§ Work request
Your answer is the line containing "category: hyena spotted" plus every line after it to the end of the data below, transcribed exactly and with nothing else.

(Stored items)
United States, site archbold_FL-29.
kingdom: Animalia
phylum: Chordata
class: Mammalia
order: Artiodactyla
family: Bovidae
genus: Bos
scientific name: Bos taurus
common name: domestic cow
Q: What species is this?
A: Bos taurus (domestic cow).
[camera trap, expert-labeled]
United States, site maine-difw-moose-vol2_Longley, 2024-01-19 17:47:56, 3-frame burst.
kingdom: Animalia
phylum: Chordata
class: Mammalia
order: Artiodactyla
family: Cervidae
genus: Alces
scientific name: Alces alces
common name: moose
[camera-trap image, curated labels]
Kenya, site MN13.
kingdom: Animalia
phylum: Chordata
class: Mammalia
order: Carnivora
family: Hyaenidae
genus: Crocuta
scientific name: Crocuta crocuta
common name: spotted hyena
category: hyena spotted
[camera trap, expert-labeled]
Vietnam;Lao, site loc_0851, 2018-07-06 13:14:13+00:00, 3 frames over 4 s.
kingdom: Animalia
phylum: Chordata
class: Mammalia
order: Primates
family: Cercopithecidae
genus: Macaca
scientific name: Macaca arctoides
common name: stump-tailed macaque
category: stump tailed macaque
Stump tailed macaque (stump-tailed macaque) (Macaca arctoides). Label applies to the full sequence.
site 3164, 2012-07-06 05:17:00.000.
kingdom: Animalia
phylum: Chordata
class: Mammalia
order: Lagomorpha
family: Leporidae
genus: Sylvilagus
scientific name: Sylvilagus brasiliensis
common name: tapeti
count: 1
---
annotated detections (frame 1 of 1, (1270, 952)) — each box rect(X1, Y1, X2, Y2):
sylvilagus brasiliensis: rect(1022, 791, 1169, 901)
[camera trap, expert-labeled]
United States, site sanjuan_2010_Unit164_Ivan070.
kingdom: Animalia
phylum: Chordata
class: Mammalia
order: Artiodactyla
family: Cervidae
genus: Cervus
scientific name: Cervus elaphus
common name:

§ Solution for this exercise
category: hyena spotted
[camera trap, expert-labeled]
Vietnam;Lao, site loc_0851, 2018-07-06 13:14:13+00:00, 3 frames over 4 s.
kingdom: Animalia
phylum: Chordata
class: Mammalia
order: Primates
family: Cercopithecidae
genus: Macaca
scientific name: Macaca arctoides
common name: stump-tailed macaque
category: stump tailed macaque
Stump tailed macaque (stump-tailed macaque) (Macaca arctoides). Label applies to the full sequence.
site 3164, 2012-07-06 05:17:00.000.
kingdom: Animalia
phylum: Chordata
class: Mammalia
order: Lagomorpha
family: Leporidae
genus: Sylvilagus
scientific name: Sylvilagus brasiliensis
common name: tapeti
count: 1
---
annotated detections (frame 1 of 1, (1270, 952)) — each box rect(X1, Y1, X2, Y2):
sylvilagus brasiliensis: rect(1022, 791, 1169, 901)
[camera trap, expert-labeled]
United States, site sanjuan_2010_Unit164_Ivan070.
kingdom: Animalia
phylum: Chordata
class: Mammalia
order: Artiodactyla
family: Cervidae
genus: Cervus
scientific name: Cervus elaphus
common name:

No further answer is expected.